Short task: Display every line in the data below that contains the word "woman", copying each line whole. Case counts, so only matches with the same capitalization qualify.

Records for processing:
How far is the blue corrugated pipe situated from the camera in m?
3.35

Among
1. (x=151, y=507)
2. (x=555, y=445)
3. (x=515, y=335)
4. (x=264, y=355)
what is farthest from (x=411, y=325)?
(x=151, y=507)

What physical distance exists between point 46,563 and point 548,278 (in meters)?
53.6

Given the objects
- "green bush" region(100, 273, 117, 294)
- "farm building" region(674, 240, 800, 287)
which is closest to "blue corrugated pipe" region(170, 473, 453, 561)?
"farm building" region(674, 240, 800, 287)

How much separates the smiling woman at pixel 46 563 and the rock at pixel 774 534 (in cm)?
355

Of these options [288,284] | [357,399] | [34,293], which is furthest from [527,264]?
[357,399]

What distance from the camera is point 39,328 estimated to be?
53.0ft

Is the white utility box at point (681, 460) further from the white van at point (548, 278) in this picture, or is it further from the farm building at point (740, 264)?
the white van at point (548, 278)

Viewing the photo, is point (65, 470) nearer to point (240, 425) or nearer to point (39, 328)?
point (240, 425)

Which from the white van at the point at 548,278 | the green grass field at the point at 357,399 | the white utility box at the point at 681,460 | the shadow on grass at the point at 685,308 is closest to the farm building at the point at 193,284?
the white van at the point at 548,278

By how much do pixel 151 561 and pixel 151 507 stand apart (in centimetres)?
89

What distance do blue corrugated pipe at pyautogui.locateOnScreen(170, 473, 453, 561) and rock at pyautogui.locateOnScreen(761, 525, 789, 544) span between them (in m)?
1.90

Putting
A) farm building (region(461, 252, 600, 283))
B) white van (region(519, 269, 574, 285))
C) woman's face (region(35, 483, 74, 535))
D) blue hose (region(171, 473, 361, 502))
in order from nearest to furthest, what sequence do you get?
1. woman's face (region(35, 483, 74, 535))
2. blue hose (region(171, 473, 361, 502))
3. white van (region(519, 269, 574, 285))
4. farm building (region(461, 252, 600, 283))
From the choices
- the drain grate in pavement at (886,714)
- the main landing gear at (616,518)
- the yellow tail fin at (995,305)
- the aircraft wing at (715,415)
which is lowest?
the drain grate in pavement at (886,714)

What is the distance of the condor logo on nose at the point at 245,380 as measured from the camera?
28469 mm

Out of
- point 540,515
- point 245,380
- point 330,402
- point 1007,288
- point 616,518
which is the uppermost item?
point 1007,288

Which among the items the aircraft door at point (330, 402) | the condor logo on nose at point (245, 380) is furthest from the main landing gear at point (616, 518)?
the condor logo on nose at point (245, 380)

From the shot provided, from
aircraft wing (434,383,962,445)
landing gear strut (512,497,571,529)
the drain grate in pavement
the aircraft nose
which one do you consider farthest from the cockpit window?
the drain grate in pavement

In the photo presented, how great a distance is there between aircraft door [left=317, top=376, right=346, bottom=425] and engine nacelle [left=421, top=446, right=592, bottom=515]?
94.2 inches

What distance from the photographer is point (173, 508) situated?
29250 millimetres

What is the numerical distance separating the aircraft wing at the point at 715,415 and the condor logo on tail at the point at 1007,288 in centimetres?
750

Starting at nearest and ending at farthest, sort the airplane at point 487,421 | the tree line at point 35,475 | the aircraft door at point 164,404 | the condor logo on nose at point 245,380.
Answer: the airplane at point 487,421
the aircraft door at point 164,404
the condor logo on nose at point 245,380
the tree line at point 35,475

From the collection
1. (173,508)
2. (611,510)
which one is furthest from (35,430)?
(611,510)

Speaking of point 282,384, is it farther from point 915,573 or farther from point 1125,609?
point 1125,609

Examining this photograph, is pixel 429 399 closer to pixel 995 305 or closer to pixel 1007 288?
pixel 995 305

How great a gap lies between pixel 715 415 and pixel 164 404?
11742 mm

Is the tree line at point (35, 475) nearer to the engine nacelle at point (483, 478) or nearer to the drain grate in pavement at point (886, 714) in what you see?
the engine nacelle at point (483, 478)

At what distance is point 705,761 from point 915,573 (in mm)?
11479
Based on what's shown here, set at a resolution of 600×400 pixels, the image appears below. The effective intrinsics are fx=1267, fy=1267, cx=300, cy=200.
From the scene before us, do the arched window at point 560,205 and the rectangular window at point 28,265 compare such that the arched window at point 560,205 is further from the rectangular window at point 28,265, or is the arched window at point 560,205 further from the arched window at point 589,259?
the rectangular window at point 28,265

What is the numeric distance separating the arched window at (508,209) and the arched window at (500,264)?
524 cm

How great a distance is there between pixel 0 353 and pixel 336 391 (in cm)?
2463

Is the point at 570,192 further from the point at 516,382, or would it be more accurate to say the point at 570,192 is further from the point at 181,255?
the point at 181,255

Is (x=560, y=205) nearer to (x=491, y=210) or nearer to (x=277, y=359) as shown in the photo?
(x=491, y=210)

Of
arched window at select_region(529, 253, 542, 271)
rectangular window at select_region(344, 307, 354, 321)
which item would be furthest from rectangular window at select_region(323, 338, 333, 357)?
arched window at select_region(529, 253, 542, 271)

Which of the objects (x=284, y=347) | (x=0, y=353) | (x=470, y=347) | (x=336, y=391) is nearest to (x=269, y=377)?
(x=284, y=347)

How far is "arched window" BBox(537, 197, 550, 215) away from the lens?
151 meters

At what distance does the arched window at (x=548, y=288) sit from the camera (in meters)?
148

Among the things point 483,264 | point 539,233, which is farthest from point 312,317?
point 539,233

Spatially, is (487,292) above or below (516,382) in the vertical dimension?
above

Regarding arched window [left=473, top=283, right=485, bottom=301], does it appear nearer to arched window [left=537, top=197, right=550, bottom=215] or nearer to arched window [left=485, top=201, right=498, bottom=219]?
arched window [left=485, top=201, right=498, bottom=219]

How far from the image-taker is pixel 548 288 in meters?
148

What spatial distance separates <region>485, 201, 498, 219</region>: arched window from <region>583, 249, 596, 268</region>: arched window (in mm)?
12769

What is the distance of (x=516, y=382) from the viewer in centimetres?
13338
...
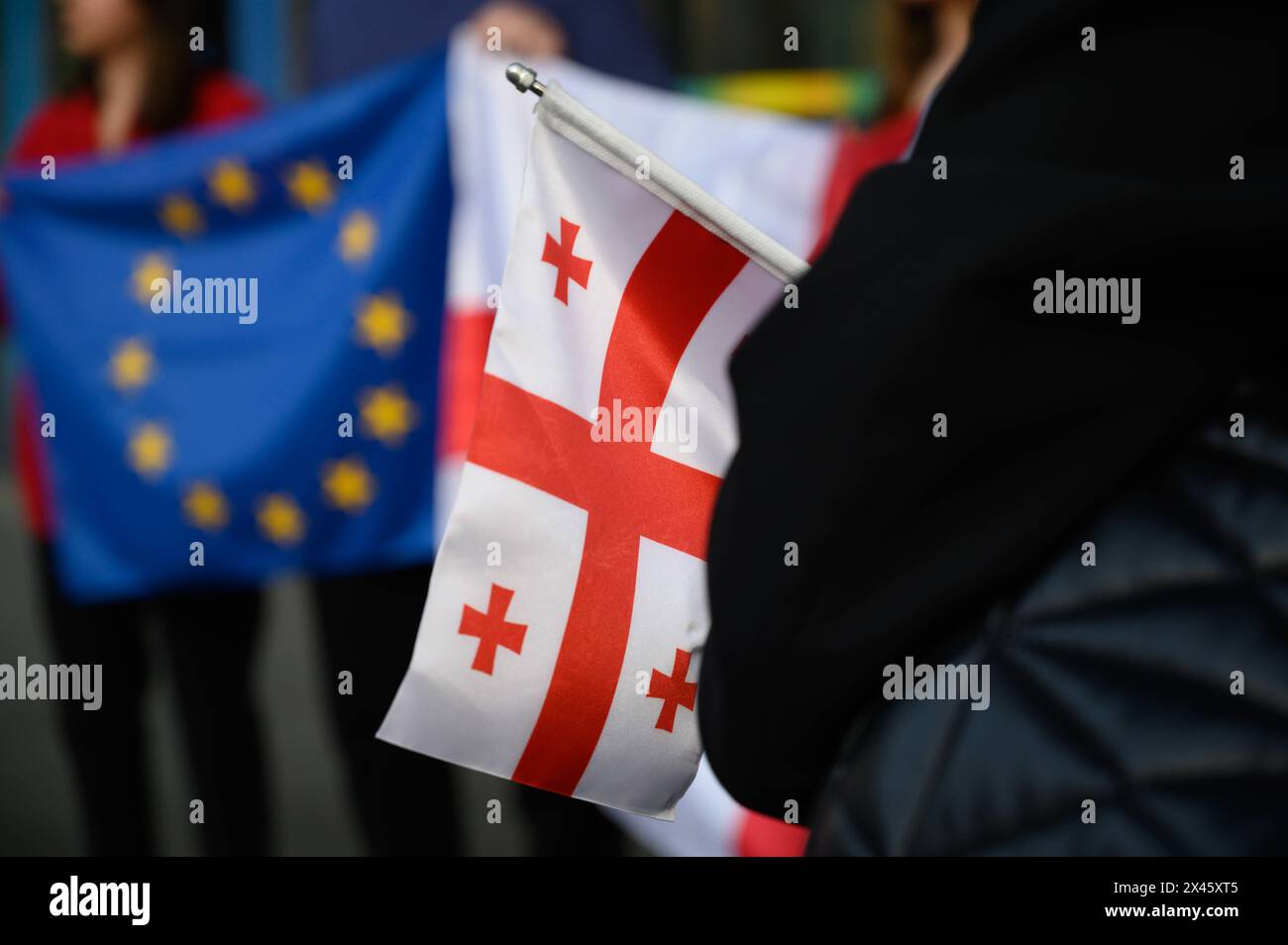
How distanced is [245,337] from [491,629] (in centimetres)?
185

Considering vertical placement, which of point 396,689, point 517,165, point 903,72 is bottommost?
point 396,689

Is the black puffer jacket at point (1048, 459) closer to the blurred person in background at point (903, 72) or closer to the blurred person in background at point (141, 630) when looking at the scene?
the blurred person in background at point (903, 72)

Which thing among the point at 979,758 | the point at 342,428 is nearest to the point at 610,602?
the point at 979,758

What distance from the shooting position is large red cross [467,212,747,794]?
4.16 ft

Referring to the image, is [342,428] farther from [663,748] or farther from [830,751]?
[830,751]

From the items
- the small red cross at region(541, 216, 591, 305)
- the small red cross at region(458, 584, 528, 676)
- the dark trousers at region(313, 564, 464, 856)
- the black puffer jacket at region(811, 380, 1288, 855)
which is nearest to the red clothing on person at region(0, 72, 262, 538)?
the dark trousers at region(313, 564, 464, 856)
---
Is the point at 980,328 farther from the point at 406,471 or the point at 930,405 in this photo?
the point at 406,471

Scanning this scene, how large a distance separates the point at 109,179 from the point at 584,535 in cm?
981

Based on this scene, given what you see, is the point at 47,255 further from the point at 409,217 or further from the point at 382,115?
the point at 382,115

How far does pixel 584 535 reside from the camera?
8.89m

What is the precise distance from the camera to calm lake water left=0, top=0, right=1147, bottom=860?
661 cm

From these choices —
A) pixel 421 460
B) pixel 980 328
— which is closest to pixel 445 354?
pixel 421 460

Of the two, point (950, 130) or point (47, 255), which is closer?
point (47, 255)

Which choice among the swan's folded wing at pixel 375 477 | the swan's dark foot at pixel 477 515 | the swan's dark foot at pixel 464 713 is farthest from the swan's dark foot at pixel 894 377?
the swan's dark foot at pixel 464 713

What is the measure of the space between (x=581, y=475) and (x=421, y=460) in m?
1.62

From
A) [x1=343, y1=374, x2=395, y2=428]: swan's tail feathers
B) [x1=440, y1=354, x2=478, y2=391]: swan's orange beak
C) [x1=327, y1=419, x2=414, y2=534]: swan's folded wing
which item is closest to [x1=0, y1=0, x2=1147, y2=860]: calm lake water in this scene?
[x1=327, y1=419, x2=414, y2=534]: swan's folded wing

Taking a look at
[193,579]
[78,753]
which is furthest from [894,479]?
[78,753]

Answer to this task:
How much separates the smiling woman at pixel 46 563 and the rock at pixel 774 534 (in cm)?
C) woman's face (region(35, 483, 74, 535))
1. woman's face (region(35, 483, 74, 535))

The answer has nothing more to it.